*EXERCISE DESCRIPTION*: Below are the records. Restate word for word every line from the one that contains "What distance separates" through the final line, both included.

## begin DATA TO PROCESS

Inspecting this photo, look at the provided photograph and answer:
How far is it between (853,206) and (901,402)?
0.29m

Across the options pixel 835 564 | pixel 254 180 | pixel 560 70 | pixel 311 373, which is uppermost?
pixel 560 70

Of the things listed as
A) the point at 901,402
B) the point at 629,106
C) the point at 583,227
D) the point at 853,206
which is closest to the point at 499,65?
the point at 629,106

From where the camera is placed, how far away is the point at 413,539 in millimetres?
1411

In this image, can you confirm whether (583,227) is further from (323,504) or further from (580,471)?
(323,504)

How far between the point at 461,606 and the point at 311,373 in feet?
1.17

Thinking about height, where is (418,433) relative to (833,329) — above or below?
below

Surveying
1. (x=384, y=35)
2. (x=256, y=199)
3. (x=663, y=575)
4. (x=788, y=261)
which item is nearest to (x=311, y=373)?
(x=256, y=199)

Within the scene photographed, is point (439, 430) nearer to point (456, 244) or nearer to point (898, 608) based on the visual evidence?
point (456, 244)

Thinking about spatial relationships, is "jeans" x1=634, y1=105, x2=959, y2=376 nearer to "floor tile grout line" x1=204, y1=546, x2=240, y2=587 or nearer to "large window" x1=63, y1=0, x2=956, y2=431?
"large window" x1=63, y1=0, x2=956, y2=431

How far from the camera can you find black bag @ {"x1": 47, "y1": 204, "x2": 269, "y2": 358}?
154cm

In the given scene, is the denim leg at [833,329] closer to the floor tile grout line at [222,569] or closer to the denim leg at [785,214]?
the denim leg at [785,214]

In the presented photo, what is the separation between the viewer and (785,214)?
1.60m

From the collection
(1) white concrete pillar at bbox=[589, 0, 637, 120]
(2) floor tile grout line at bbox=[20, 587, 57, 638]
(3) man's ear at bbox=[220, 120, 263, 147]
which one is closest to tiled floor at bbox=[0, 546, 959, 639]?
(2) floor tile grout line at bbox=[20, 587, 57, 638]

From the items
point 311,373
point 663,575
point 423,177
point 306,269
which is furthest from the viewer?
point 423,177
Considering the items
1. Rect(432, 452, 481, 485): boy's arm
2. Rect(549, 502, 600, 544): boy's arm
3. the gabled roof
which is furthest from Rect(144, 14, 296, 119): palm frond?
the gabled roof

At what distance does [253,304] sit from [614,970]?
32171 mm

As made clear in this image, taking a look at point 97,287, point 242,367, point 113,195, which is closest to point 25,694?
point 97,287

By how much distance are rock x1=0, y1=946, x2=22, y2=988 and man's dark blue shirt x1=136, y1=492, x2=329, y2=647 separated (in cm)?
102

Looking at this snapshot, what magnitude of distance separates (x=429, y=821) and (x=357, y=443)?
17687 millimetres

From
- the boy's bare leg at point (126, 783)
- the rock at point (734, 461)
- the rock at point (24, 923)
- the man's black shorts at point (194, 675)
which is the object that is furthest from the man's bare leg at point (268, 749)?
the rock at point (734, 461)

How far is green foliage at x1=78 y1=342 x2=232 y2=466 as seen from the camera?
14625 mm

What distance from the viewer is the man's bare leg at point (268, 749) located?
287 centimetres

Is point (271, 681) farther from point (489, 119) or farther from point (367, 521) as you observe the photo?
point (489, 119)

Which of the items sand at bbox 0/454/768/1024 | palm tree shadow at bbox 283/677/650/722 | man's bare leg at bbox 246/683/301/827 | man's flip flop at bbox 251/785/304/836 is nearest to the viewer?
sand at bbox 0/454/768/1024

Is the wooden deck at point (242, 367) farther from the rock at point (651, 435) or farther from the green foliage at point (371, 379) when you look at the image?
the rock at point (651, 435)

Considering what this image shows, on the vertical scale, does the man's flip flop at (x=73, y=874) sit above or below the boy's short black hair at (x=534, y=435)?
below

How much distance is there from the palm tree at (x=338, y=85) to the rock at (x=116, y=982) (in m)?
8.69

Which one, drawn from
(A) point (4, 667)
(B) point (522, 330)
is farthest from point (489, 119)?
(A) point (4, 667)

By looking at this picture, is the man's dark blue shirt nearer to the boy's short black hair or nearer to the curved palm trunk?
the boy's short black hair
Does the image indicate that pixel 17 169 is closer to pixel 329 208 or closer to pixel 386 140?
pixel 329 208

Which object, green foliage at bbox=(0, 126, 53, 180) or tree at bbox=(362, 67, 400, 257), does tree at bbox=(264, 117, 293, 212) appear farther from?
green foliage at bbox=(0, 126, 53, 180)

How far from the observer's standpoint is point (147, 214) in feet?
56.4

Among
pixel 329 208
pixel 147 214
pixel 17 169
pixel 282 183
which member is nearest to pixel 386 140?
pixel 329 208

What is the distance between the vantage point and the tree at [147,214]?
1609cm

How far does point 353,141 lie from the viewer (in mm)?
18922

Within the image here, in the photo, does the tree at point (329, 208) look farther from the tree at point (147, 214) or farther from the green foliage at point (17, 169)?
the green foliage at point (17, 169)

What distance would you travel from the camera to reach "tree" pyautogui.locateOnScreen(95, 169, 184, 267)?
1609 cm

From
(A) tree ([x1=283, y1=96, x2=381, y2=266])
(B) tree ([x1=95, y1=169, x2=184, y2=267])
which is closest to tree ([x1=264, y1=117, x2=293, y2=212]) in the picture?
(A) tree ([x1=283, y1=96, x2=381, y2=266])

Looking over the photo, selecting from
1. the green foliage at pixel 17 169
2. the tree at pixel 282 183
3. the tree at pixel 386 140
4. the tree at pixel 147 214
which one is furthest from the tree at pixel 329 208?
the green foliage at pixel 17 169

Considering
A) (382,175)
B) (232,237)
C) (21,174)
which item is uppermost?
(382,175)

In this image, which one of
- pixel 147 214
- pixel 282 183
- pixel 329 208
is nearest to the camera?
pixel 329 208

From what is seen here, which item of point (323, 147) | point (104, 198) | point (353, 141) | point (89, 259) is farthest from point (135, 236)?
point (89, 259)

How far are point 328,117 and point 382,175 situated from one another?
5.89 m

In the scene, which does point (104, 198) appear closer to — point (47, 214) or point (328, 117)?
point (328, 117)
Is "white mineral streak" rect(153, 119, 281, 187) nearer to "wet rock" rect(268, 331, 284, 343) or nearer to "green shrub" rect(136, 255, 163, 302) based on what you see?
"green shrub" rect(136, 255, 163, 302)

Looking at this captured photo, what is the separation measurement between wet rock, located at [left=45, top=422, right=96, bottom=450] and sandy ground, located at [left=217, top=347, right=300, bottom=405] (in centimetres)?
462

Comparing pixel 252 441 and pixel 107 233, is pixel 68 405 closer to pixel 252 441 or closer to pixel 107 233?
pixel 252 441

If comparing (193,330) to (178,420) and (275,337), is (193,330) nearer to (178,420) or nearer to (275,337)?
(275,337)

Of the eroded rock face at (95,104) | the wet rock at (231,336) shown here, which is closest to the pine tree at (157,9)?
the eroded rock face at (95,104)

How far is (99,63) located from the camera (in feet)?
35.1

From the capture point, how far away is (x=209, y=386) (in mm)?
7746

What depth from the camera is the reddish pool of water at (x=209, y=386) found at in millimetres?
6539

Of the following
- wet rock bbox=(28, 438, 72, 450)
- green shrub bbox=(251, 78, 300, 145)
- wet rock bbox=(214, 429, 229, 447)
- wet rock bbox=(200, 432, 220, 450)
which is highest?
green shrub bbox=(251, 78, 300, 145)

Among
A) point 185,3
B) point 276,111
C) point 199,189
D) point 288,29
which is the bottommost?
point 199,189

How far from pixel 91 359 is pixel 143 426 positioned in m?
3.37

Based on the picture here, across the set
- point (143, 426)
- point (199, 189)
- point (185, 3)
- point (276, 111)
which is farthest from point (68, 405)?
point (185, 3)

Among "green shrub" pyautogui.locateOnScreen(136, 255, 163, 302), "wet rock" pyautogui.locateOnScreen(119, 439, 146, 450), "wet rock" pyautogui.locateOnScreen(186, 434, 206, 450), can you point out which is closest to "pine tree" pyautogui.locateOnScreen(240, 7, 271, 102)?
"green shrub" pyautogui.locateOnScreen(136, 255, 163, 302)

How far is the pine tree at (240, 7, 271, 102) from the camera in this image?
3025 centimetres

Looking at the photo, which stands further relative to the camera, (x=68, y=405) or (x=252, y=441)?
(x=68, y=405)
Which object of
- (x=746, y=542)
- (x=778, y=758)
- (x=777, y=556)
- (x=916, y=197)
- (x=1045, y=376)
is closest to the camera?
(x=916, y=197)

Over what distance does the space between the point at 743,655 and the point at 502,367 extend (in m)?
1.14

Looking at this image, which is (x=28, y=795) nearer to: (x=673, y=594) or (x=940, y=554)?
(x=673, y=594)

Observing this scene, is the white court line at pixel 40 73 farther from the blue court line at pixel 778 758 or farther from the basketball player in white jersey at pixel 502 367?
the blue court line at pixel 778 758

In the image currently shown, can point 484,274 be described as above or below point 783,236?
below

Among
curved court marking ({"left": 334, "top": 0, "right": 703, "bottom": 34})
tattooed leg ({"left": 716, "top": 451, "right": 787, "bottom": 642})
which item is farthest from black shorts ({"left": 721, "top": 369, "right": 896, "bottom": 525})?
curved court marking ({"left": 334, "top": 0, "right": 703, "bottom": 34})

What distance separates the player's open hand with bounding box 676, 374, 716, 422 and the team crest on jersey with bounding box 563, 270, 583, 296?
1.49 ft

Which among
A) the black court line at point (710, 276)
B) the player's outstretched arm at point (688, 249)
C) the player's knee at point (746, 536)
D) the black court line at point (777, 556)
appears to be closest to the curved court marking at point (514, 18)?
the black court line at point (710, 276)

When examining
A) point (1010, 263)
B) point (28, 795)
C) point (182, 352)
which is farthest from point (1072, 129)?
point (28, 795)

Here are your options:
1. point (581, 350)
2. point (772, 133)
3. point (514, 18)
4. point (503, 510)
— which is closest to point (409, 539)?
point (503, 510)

## end DATA TO PROCESS

*EXPECTED ANSWER*:
What distance separates the player's open hand with bounding box 676, 374, 716, 422 and the team crest on jersey with bounding box 563, 270, 583, 296?
1.49 ft

Which among
A) the black court line at point (710, 276)
B) the player's outstretched arm at point (688, 249)
C) the player's knee at point (746, 536)
D) the black court line at point (777, 556)
appears to be closest to the curved court marking at point (514, 18)?
the black court line at point (710, 276)

When examining
A) point (1010, 263)
B) point (28, 795)
C) point (182, 352)
which is farthest from point (1072, 129)?
point (28, 795)

Here are your options:
1. point (581, 350)
2. point (772, 133)
3. point (514, 18)
4. point (503, 510)
— which is closest to point (409, 539)?
point (503, 510)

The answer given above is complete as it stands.